-- TASK TO COMPLETE --
Collect every line of the listing below that contains the string "separation". Case counts, so a line matches only when the letters agree in case.

━━━ RECORDS ━━━

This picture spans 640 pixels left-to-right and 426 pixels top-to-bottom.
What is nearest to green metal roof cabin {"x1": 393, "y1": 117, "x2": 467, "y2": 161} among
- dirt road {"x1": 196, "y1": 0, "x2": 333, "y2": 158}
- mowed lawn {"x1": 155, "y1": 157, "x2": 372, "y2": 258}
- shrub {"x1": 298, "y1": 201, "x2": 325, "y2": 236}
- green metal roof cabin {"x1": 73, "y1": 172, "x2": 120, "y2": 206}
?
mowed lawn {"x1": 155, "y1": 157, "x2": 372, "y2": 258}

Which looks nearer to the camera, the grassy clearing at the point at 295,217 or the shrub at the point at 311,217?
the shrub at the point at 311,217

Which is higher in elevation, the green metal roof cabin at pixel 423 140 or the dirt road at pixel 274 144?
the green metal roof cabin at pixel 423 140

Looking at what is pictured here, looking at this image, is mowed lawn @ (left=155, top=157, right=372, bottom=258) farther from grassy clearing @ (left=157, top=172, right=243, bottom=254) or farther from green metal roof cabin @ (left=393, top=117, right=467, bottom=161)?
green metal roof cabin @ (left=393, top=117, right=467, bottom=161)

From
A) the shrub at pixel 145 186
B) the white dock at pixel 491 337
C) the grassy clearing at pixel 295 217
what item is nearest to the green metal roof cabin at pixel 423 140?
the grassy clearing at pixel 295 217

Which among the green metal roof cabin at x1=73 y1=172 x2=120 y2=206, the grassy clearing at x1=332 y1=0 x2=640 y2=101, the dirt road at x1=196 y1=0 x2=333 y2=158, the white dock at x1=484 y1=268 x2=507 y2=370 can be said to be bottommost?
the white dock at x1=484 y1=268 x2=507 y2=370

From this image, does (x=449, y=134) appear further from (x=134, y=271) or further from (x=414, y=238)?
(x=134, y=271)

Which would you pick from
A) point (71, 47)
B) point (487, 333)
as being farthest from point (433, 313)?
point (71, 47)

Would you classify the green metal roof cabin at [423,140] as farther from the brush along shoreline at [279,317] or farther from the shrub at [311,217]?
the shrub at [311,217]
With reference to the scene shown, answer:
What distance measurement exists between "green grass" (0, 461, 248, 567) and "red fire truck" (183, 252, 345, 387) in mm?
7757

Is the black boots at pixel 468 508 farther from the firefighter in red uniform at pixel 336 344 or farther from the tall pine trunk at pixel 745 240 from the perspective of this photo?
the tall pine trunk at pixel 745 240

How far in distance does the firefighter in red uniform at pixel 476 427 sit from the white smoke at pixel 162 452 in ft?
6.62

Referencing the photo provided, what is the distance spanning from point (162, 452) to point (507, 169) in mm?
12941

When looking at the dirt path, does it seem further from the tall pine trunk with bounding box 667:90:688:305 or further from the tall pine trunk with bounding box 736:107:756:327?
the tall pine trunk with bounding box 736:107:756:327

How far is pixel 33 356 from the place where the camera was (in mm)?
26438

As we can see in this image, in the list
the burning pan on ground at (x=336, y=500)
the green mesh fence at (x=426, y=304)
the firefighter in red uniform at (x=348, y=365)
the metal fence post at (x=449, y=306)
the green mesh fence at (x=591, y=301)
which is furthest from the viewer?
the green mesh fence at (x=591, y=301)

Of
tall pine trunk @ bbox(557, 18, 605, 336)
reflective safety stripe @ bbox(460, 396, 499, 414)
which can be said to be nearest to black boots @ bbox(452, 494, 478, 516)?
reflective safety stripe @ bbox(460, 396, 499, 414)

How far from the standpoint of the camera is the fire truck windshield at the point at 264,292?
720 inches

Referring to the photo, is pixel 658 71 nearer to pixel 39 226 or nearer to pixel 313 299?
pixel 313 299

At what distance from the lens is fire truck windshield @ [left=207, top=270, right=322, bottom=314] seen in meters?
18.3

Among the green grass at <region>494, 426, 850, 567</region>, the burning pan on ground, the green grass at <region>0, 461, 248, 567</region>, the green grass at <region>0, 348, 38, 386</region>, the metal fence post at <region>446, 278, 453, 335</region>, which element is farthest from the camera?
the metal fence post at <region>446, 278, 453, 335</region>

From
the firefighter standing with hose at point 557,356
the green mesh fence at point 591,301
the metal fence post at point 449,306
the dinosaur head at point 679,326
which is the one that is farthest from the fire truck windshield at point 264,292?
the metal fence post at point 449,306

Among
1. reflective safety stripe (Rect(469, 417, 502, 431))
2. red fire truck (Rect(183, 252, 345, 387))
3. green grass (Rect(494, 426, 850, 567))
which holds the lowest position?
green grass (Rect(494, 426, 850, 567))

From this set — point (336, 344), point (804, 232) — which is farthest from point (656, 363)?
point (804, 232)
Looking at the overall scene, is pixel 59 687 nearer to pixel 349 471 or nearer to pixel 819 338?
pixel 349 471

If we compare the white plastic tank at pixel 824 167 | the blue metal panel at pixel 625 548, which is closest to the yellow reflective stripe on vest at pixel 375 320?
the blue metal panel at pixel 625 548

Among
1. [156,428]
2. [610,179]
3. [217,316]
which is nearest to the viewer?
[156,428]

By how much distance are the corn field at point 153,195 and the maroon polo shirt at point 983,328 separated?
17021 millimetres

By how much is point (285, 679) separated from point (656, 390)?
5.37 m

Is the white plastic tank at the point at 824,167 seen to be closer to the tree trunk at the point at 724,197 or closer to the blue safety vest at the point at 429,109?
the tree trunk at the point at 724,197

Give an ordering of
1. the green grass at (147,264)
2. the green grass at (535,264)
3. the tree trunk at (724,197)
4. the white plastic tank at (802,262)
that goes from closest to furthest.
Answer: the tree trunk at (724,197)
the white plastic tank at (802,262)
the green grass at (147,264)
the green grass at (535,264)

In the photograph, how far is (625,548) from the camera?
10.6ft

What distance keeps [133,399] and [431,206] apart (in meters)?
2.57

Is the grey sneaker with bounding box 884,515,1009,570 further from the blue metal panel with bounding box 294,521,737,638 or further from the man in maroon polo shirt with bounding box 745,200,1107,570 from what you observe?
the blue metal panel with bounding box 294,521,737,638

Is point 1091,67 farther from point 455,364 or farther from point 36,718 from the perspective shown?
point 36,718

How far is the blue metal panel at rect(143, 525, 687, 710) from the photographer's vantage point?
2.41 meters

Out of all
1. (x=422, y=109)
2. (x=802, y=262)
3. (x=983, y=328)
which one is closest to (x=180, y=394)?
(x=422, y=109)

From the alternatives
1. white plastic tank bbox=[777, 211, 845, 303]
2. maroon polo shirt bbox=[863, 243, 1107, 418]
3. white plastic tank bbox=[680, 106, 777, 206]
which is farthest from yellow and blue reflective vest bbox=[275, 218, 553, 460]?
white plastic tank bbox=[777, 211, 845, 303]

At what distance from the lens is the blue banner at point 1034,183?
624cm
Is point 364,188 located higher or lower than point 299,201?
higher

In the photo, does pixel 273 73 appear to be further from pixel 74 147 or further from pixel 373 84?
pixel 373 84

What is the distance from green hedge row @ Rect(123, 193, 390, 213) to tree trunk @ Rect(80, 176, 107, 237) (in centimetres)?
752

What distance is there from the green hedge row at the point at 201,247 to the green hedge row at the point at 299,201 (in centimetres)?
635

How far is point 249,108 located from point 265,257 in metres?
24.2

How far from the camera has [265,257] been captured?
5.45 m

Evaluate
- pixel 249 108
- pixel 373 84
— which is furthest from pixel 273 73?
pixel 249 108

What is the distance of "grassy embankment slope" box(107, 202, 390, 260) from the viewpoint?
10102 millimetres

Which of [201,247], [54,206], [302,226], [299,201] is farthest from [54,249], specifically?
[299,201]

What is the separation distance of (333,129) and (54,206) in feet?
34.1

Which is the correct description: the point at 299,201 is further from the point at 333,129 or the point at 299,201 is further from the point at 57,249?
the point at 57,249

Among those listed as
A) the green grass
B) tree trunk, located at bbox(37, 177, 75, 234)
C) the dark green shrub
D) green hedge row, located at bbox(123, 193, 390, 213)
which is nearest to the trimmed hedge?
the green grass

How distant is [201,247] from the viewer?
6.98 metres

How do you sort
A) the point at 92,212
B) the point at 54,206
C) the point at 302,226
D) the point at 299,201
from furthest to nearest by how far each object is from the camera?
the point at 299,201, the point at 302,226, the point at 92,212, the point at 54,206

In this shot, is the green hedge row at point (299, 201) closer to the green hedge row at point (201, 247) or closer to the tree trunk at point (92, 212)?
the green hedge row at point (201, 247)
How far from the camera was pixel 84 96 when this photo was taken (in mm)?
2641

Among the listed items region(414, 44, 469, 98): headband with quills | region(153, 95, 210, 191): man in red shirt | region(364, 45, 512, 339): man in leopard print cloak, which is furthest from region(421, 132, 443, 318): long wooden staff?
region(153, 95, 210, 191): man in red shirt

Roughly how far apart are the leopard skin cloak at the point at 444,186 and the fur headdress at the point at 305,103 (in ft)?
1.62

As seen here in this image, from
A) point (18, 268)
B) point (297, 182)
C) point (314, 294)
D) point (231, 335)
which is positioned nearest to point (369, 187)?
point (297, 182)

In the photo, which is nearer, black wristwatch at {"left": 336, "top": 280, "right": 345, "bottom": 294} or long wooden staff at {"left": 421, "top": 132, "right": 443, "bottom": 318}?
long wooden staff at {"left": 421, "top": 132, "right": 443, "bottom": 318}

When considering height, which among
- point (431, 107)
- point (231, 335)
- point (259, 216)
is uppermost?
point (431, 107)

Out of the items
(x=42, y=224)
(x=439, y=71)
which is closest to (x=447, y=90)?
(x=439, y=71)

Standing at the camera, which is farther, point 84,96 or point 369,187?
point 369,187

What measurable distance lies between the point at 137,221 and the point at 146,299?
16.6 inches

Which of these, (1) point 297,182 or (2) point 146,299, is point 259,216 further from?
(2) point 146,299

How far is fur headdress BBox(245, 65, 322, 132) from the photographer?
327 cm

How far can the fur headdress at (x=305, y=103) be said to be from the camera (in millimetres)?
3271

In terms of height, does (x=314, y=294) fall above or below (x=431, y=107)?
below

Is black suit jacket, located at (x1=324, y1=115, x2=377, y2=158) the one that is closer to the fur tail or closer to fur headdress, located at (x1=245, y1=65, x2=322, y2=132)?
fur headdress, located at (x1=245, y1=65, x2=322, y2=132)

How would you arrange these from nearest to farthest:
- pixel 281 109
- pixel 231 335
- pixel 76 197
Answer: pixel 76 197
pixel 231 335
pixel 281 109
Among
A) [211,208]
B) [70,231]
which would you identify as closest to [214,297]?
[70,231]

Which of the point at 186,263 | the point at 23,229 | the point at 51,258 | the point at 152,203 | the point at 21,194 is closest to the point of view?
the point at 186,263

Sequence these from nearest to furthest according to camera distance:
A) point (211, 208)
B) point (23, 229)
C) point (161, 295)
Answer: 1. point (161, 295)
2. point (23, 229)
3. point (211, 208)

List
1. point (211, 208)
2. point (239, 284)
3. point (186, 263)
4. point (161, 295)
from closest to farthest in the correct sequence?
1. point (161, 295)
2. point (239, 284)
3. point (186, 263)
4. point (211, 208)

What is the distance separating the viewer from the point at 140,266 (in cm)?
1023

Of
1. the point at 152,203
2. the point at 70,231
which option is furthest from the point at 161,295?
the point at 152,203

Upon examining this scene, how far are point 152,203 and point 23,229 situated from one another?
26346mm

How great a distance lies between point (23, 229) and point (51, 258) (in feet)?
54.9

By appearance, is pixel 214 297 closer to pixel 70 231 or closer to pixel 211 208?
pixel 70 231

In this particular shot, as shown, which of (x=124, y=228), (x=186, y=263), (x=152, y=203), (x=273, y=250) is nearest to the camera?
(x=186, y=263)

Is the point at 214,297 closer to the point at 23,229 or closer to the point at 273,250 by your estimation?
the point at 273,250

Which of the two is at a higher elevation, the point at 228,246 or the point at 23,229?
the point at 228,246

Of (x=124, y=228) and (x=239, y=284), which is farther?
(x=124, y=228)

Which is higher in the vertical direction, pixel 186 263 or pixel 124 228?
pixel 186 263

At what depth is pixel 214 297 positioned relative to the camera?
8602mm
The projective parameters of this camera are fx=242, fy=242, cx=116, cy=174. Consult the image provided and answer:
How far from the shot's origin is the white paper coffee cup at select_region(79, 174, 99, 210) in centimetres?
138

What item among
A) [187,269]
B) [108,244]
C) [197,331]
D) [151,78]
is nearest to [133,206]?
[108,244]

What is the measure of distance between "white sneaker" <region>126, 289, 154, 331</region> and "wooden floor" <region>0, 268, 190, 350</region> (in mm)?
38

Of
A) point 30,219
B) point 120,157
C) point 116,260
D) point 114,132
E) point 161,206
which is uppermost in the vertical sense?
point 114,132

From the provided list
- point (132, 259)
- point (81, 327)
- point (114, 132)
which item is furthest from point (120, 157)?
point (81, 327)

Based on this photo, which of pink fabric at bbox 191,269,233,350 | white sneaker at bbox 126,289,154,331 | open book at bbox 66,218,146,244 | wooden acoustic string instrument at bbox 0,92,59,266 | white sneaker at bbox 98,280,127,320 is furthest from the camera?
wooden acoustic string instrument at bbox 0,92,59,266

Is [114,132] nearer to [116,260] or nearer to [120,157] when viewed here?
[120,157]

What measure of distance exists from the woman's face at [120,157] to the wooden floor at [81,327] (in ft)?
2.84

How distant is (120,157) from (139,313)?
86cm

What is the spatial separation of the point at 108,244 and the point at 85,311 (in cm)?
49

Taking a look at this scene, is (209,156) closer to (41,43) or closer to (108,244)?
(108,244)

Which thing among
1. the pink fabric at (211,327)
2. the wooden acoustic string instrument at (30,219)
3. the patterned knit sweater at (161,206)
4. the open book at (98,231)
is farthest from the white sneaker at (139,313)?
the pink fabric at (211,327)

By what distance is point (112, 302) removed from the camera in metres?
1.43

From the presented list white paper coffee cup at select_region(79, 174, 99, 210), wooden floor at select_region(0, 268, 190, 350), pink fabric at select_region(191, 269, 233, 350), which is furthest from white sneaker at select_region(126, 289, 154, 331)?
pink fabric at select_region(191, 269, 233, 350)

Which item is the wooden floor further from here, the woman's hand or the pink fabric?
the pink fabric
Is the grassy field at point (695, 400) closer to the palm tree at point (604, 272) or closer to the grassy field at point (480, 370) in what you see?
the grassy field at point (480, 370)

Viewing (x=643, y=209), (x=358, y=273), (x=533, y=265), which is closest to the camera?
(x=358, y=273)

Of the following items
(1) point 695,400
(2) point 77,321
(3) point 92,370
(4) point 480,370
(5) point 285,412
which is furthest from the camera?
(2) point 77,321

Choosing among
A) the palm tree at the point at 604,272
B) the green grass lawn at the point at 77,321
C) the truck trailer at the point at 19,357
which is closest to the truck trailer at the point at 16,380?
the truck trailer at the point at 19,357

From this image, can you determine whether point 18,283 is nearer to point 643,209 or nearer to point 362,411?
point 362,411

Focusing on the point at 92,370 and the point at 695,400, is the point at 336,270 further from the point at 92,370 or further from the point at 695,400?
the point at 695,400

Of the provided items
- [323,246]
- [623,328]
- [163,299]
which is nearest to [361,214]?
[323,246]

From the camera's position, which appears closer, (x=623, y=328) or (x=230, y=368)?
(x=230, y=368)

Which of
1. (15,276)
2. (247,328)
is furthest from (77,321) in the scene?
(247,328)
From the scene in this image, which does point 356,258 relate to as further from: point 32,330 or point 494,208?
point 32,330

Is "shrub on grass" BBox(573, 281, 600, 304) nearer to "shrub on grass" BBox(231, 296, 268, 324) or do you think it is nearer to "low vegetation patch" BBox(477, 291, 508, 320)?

━━━

-- OUTPUT OF THE EXERCISE --
What is the separation distance of (333,129) and (54,206) in feet?
What is the spatial separation of the point at 108,244 and the point at 85,311 (in cm)?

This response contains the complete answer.